E veniamo al terzo avvenimento di questo incubo di mezza estate: in quello stesso Paese il leader dell’opposizione è stato mandato a processo dal Parlamento con un’accusa gravissima e infamante: sequestro di persona, un reato per cui si rischia fino a quindici anni di galera. Una storia allucinante, per cui una decisione collegiale assunta dal precedente governo – di cui quel politico faceva parte – nel rigoroso rispetto del programma concordato sulla gestione dei flussi migratori, è stata poi rinnegata e rovesciata contro di lui per una chiara rappresaglia politica. Questo è accaduto dopo che l’ex potente capo dell’Associazione nazionale magistrati aveva confidato a un pm che era un dovere attaccarlo anche se aveva ragione.
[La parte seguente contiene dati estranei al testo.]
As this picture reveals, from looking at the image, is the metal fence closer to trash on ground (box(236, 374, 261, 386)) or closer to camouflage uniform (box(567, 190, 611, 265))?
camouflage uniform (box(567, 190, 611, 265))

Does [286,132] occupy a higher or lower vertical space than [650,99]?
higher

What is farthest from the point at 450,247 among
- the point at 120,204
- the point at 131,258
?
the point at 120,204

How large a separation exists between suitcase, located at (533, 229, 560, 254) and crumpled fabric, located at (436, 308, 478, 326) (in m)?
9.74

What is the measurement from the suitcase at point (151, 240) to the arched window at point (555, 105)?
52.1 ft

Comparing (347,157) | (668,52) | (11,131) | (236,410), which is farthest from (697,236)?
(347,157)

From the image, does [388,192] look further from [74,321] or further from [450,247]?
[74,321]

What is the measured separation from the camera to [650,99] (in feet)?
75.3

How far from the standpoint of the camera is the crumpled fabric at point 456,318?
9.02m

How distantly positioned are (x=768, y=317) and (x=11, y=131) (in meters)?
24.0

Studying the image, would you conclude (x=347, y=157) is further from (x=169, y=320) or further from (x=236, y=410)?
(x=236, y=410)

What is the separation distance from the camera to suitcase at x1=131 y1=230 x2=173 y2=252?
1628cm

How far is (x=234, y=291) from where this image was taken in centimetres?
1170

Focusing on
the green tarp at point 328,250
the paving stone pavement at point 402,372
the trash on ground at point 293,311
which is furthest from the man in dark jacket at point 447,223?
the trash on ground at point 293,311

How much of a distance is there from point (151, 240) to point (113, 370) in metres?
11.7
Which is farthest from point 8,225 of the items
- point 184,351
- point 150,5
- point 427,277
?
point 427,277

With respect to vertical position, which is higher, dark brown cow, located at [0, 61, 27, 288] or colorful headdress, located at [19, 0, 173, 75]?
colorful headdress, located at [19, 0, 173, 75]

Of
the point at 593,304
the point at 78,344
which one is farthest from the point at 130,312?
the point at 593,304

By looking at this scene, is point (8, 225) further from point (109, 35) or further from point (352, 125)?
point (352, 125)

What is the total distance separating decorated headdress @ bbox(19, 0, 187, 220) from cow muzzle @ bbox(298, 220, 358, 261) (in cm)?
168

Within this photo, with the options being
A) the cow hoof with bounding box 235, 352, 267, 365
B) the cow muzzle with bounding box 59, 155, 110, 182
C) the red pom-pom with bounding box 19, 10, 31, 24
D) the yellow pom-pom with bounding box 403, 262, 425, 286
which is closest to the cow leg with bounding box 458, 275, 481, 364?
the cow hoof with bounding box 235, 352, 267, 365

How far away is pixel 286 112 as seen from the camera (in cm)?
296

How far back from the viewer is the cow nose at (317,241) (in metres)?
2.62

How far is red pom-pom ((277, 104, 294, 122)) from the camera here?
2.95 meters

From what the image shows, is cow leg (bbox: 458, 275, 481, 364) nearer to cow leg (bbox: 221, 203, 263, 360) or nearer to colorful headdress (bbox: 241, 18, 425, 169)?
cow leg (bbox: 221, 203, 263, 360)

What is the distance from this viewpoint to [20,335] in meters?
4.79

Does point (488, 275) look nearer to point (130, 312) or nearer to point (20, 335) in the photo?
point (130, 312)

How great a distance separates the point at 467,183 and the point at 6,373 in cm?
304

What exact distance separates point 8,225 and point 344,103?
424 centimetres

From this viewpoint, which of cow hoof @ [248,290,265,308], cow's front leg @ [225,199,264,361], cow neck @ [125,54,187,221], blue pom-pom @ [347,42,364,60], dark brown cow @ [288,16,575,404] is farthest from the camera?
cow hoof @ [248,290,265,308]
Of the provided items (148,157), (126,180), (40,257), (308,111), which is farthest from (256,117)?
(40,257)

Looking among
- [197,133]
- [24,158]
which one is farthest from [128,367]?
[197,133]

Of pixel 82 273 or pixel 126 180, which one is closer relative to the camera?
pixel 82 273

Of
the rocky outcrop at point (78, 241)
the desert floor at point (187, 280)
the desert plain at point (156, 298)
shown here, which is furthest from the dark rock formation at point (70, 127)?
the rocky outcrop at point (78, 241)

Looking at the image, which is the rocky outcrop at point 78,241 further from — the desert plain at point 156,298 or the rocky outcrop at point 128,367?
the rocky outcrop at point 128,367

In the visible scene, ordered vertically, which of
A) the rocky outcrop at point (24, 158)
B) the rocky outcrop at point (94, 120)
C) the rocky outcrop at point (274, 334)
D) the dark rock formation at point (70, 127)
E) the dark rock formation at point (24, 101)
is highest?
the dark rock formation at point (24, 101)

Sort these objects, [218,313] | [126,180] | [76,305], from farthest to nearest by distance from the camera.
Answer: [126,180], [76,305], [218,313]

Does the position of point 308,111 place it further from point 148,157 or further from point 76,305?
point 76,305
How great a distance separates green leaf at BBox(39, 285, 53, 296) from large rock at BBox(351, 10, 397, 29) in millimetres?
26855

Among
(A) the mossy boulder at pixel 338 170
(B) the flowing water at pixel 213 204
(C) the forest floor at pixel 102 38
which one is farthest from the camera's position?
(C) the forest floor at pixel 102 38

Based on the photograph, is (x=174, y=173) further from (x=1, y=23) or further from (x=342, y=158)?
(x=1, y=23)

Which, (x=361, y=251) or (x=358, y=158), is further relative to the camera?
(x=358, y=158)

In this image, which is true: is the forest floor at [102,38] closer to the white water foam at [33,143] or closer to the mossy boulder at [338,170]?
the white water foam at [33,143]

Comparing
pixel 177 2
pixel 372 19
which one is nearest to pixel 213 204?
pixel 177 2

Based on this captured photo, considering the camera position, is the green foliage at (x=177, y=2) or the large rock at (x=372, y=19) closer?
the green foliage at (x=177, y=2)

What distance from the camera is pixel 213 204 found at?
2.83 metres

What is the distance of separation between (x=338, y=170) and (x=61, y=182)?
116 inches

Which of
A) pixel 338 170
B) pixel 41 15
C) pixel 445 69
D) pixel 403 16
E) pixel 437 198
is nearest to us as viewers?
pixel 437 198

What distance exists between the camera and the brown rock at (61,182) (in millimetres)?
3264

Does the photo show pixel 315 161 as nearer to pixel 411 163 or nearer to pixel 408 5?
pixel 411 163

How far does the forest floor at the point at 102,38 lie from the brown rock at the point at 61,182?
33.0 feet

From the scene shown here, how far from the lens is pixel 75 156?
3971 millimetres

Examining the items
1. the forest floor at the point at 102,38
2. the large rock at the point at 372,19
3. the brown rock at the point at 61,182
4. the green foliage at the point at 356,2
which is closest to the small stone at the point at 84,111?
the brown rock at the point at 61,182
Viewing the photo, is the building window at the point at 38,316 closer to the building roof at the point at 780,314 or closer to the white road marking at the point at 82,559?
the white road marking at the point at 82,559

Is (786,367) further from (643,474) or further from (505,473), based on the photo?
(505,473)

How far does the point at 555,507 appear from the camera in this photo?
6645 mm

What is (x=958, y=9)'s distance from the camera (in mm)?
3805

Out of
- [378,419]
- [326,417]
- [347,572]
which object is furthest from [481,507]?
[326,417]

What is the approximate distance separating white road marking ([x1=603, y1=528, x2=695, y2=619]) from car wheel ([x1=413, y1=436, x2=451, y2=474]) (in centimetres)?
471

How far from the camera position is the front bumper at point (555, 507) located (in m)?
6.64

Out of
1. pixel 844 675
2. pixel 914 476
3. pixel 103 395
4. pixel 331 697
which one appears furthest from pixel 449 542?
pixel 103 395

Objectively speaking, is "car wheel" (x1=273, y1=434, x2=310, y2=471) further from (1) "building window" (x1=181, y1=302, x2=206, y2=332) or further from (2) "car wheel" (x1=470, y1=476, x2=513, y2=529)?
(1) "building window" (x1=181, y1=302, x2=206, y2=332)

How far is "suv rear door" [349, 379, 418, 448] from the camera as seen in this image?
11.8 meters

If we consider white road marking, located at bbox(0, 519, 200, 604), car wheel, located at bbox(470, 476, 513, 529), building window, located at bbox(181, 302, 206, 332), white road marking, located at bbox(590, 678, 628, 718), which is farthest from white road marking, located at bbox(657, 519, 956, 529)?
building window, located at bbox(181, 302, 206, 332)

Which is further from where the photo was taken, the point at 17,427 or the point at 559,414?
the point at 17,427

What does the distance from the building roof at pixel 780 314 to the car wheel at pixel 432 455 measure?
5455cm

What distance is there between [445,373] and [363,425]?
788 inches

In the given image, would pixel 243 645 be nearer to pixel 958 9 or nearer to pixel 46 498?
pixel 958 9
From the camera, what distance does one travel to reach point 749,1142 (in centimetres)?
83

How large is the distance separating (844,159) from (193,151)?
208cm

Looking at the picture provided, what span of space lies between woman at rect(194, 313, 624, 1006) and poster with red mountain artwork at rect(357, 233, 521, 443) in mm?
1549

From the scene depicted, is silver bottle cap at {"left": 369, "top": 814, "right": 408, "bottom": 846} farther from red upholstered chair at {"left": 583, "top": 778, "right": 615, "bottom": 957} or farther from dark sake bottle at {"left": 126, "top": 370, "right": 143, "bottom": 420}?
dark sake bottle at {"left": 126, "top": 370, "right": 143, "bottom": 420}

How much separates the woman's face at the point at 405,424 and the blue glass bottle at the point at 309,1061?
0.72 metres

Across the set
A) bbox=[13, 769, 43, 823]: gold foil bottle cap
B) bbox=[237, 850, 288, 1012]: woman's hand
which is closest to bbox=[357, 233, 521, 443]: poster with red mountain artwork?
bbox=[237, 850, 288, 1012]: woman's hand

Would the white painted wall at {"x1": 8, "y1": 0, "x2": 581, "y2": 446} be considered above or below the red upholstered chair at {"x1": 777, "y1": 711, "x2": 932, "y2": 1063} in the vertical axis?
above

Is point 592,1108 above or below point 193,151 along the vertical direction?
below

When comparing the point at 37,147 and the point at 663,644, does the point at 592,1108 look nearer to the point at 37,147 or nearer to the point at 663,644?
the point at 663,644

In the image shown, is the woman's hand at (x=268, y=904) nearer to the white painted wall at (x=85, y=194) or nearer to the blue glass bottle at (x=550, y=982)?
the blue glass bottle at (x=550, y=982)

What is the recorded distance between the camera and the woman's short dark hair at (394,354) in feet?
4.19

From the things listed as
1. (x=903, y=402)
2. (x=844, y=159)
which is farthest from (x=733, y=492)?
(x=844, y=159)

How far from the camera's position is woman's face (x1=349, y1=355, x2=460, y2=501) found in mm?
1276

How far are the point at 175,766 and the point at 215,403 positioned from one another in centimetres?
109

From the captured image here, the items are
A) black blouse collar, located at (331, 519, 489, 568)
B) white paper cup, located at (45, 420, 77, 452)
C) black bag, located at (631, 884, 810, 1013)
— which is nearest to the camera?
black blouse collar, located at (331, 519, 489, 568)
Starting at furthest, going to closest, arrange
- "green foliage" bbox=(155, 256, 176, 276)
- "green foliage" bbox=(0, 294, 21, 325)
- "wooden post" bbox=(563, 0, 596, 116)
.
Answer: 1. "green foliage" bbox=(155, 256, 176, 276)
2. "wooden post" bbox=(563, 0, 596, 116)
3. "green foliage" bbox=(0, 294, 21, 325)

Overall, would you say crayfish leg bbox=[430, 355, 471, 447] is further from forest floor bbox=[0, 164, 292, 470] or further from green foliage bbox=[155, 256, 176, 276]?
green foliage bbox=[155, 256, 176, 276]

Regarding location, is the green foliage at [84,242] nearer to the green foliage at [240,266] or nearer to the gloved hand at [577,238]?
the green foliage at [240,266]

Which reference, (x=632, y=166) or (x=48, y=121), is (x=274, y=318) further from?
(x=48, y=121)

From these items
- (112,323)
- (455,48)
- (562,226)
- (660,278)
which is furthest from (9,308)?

L’eliminazione dei politici scomodi per via giudiziaria fa parte, del resto, della storia recente di quella democrazia: il precedente leader dell’opposizione aveva infatti subito la stessa sorte, sotto i colpi di una sentenza della Corte Suprema poi sconfessata dallo stesso relatore del collegio giudicante. Un Paese in cui è stata di fatto abolita la prescrizione dei processi, e dove vacilla da tempo la separazione dei poteri, con un ministro della Giustizia succube del partito delle procure. Tre indizi, si dice, fanno una prova, una prova tecnica di regime. Ecco, questo Paese da incubo non è Hong Kong – anche se in effetti sta diventando una colonia cinese nel Mediterraneo – o una repubblichetta delle banane sperduta ai confini del globo: questo Paese è l’Italia del 2020, che si appresta ad affrontare la peggiore crisi economica dal dopoguerra e non ha tempo di chiedersi se siamo ancora una democrazia o siamo invece già scivolati nella democratura. Speriamo che il risveglio non sia peggiore dell’incubo.